• [WHAT YOU SHOULD DO] Reproduce all of the items below word for word, leaving the pictures out of your answer.

• [Records in a dataset]
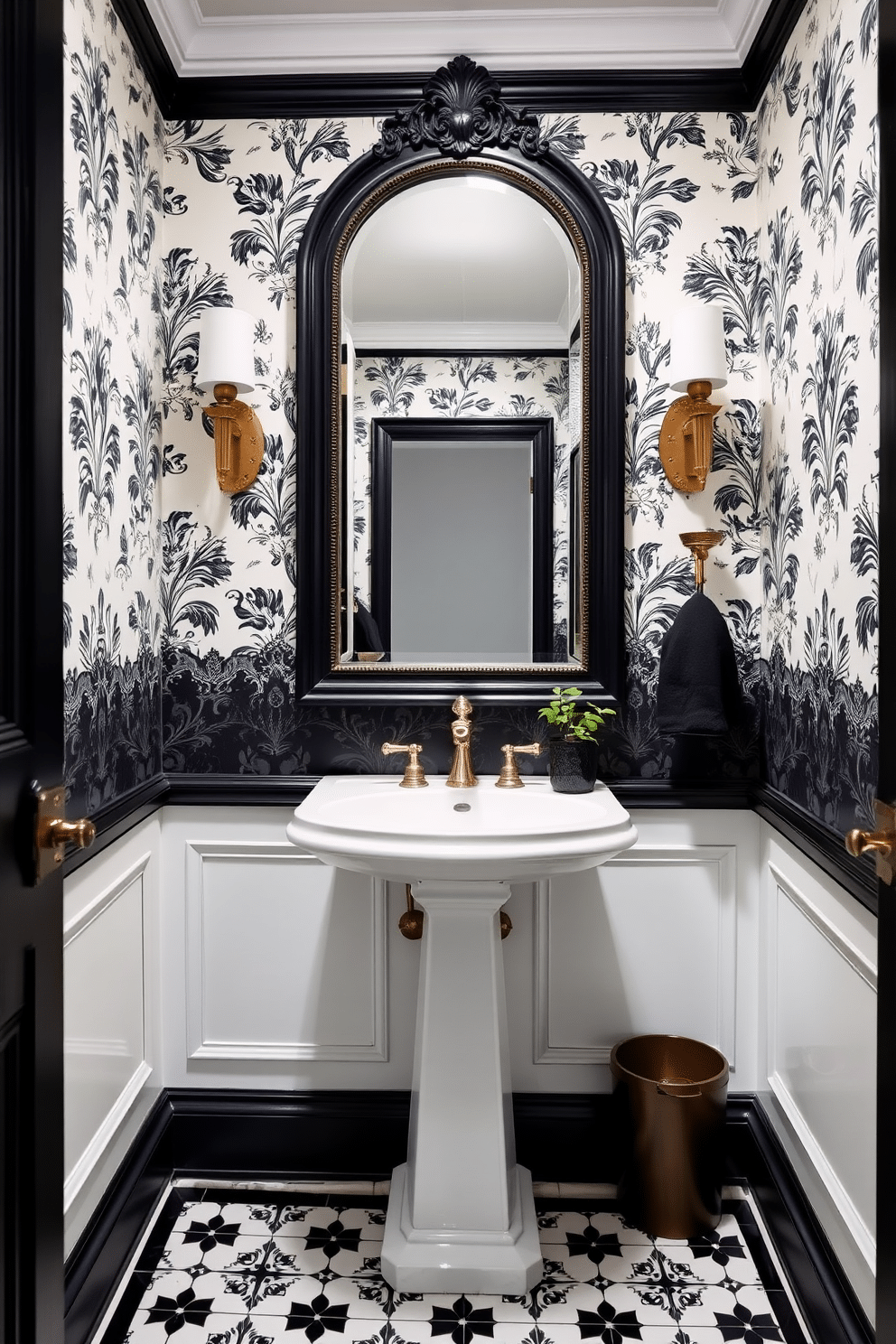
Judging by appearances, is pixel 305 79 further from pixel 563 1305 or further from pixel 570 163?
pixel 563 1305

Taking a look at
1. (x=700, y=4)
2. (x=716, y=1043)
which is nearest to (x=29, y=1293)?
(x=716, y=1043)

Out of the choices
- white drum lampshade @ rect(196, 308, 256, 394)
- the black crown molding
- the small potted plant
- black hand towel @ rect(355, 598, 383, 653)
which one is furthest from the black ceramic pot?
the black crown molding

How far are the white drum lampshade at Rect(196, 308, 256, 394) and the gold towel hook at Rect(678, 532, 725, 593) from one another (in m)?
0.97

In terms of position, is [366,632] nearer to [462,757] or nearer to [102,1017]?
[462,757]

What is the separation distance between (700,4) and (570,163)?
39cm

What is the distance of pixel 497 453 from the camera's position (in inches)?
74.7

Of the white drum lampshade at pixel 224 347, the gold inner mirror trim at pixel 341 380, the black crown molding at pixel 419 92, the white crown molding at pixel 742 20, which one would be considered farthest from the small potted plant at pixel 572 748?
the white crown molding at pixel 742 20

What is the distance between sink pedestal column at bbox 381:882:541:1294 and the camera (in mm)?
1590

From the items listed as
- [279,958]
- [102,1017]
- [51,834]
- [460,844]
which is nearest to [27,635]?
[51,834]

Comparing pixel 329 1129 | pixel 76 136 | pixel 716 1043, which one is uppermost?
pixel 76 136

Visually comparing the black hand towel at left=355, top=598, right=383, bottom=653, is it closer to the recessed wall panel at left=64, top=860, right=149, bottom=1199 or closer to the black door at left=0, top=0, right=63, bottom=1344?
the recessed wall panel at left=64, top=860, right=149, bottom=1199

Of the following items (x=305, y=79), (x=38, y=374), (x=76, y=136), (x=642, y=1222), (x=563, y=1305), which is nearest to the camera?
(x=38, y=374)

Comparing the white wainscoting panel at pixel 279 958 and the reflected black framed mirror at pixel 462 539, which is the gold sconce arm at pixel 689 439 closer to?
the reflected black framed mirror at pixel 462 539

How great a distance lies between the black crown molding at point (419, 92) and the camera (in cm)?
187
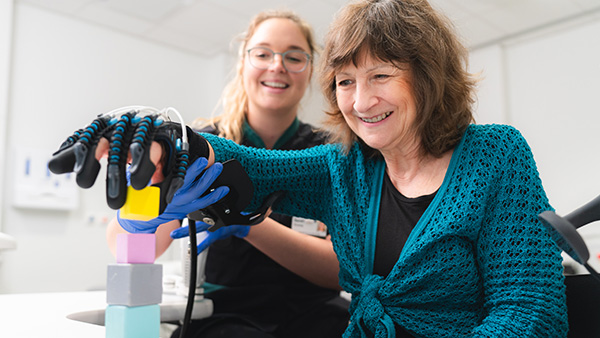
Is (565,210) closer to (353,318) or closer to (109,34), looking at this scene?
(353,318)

• [TASK SOLUTION]
Judging by appearances, is pixel 305 79 further from pixel 563 1305 or further from pixel 570 163?
pixel 563 1305

Taking a look at
1. (x=700, y=4)
2. (x=716, y=1043)
which is nearest to (x=29, y=1293)?
(x=716, y=1043)

Out of the choices
- white drum lampshade @ rect(196, 308, 256, 394)
- the black crown molding
- the small potted plant
- black hand towel @ rect(355, 598, 383, 653)
which one is furthest from the black ceramic pot?
the black crown molding

How far are the white drum lampshade at Rect(196, 308, 256, 394) and the gold towel hook at Rect(678, 532, 725, 593) from one another (in m)?
0.97

In terms of position, is [366,632] nearer to [462,757] or nearer to [102,1017]?
[462,757]

What is the separation distance between (700,4) and (570,163)?
39cm

What is the distance of pixel 497 453 from the camera's position (in inches)?
74.7

Of the white drum lampshade at pixel 224 347, the gold inner mirror trim at pixel 341 380, the black crown molding at pixel 419 92, the white crown molding at pixel 742 20, which one would be considered farthest from the small potted plant at pixel 572 748?
the white crown molding at pixel 742 20

What is the distance between sink pedestal column at bbox 381:882:541:1294 and the camera (in mm)?
1590

From the items listed as
- [279,958]
- [102,1017]
- [51,834]
- [460,844]
which is nearest to [27,635]?
[51,834]

Comparing pixel 329 1129 | pixel 76 136 | pixel 716 1043, which one is uppermost?
pixel 76 136

Visually comparing the black hand towel at left=355, top=598, right=383, bottom=653, is it closer to the recessed wall panel at left=64, top=860, right=149, bottom=1199 or closer to the black door at left=0, top=0, right=63, bottom=1344?
the recessed wall panel at left=64, top=860, right=149, bottom=1199

Of the following items (x=305, y=79), (x=38, y=374), (x=76, y=136), (x=642, y=1222), (x=563, y=1305), which is nearest to the camera?
(x=38, y=374)

Comparing the white wainscoting panel at pixel 279 958 and the reflected black framed mirror at pixel 462 539, which is the gold sconce arm at pixel 689 439 closer to?
the reflected black framed mirror at pixel 462 539

How great a distance lies between the black crown molding at point (419, 92) and the camera (in cm)?
187
Is (565,210) closer to (353,318) or closer to (109,34), looking at this scene?
(353,318)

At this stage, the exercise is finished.